To the Plan Committee
of The Profit Sharing and 401(k) Plan No. SS7:

We have audited the accompanying financial statements of The Profit Sharing and
401(k) Plan No. SS7 (formerly "the Schottenstein Stores Corporation and
Affiliates Associated Profit Sharing and 401(k) Plan No. SS7") (the "Plan") as
of December 31, 2000, and for the year then ended, listed in the Table of
Contents. These financial statements and the schedule referred to below are the
responsibility of the Plan's management. Our responsibility is to express an
opinion on these financial statements and schedule based on our audit. The
statement of net assets available for plan benefits of The Profit Sharing and
401(k) Plan No. SS7 as of December 31, 1999 was audited by other auditors whose
report, dated December 15, 2000, expressed an unqualified opinion on that
statement.

We conducted our audit in accordance with auditing standards generally accepted
in the United States of America. Those standards require that we plan and
perform the audit to obtain reasonable assurance about whether the financial
statements are free of material misstatement. An audit includes examining, on a
test basis, evidence supporting the amounts and disclosures in the financial
statements. An audit also includes assessing the accounting principles used and
significant estimates made by management, as well as evaluating the overall
financial statement presentation. We believe that our audit provides a
reasonable basis for our opinion.
□ □ □ □
EXERCISE A - Please write out everything in the audit report from "We conducted our" down to "for our opinion.".
EXERCISE B - List every date mentioned in the audit report.
The data that comes after the audit report has nothing to do with what is asked here.

PROVIDED MATERIAL -
□ □ □ □
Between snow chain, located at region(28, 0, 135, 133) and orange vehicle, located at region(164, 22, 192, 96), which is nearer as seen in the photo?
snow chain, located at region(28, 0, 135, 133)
□ □ □ □
CORRECT RESPONSE A -
We conducted our audit in accordance with auditing standards generally accepted
in the United States of America. Those standards require that we plan and
perform the audit to obtain reasonable assurance about whether the financial
statements are free of material misstatement. An audit includes examining, on a
test basis, evidence supporting the amounts and disclosures in the financial
statements. An audit also includes assessing the accounting principles used and
significant estimates made by management, as well as evaluating the overall
financial statement presentation. We believe that our audit provides a
reasonable basis for our opinion.

CORRECT RESPONSE B -
December 31, 2000
December 31, 1999
December 15, 2000